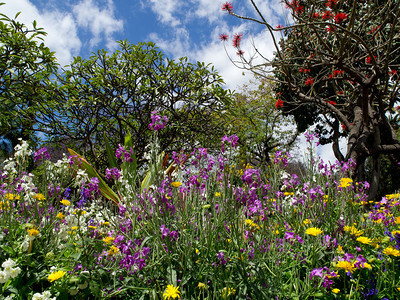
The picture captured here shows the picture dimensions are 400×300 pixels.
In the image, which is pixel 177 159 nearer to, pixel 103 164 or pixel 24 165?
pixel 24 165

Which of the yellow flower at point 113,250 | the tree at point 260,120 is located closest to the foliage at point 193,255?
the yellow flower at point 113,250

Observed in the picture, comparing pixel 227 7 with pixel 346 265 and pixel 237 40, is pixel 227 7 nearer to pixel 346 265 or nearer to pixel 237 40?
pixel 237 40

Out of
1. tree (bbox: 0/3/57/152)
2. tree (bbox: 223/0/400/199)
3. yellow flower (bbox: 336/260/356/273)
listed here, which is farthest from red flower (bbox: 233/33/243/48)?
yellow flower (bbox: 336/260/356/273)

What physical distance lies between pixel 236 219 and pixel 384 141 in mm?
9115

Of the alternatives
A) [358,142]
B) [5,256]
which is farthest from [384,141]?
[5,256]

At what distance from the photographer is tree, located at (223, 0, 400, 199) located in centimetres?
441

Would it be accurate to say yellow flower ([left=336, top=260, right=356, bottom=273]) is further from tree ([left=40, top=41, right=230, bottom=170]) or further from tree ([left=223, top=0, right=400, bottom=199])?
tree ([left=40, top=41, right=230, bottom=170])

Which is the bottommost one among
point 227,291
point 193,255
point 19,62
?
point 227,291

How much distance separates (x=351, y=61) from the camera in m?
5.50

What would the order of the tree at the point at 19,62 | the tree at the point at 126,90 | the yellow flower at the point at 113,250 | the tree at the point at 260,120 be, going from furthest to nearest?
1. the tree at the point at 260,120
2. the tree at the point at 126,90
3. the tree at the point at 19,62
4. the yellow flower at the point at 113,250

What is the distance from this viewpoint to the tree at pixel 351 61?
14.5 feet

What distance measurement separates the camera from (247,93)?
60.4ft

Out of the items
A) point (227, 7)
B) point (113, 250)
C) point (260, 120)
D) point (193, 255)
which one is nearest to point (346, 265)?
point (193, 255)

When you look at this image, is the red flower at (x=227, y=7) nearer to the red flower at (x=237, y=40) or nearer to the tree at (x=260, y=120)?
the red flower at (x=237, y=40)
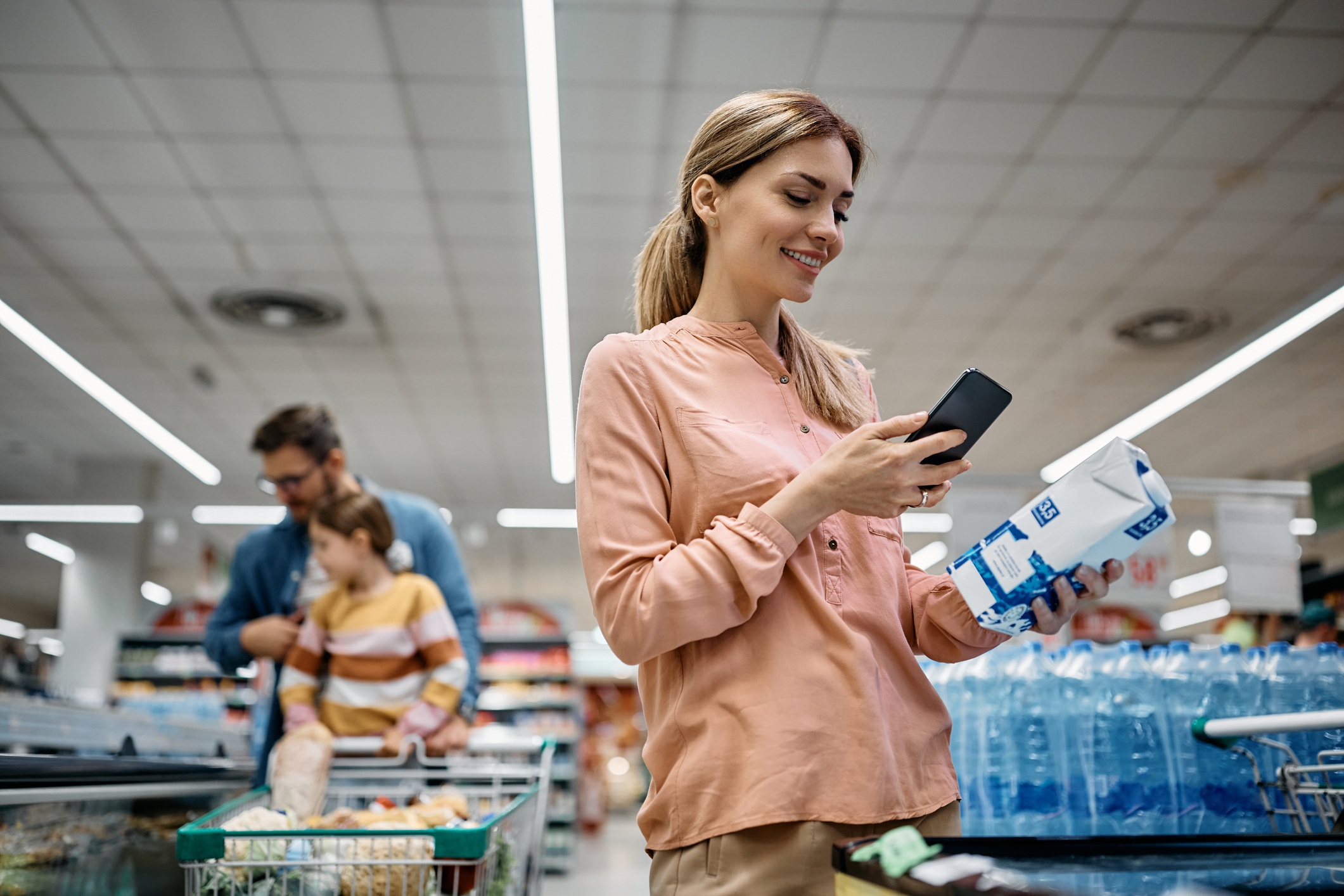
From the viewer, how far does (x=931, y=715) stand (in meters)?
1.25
──────────────────────────────
**EXERCISE INSTRUCTIONS:**
Print the entire listing above word for word, leaving out the pictures.

**ANSWER FOR THE TASK:**
The picture captured here shows the picture dimensions are 400×300 pixels.
In the image, which is pixel 177 159 nearer to, pixel 103 164 or pixel 24 165?
pixel 24 165

Which of the yellow flower at point 113,250 | the tree at point 260,120 is located closest to the foliage at point 193,255?
the yellow flower at point 113,250

Observed in the picture, comparing pixel 227 7 with pixel 346 265 and pixel 237 40, is pixel 227 7 nearer to pixel 346 265 or nearer to pixel 237 40?
pixel 237 40

Out of
1. tree (bbox: 0/3/57/152)
2. tree (bbox: 223/0/400/199)
3. yellow flower (bbox: 336/260/356/273)
listed here, which is farthest from red flower (bbox: 233/33/243/48)?
yellow flower (bbox: 336/260/356/273)

What physical distance lies between pixel 236 219 and pixel 384 141 in mm?
9115

Of the alternatives
A) [358,142]
B) [5,256]
which is farthest from [384,141]?
[5,256]

At what distance from the photographer is tree, located at (223, 0, 400, 199) located in centimetres?
441

Would it be accurate to say yellow flower ([left=336, top=260, right=356, bottom=273]) is further from tree ([left=40, top=41, right=230, bottom=170]) or further from tree ([left=223, top=0, right=400, bottom=199])?
tree ([left=40, top=41, right=230, bottom=170])

Which is the bottommost one among
point 227,291
point 193,255
point 19,62
?
point 227,291

How much distance separates (x=351, y=61) from the camera in m?
5.50

What would the order of the tree at the point at 19,62 | the tree at the point at 126,90 | the yellow flower at the point at 113,250 | the tree at the point at 260,120 be, going from furthest to nearest?
1. the tree at the point at 260,120
2. the tree at the point at 126,90
3. the tree at the point at 19,62
4. the yellow flower at the point at 113,250

What is the distance from this viewpoint to the tree at pixel 351 61?
14.5 feet

What distance measurement separates the camera from (247,93)?
60.4ft

Out of the items
A) point (227, 7)
B) point (113, 250)
C) point (260, 120)
D) point (193, 255)
which one is nearest to point (346, 265)?
point (193, 255)

When you look at this image, is the red flower at (x=227, y=7) nearer to the red flower at (x=237, y=40) or nearer to the tree at (x=260, y=120)?
the red flower at (x=237, y=40)
From the viewer, how far does (x=931, y=715) stand (in meters)?
1.25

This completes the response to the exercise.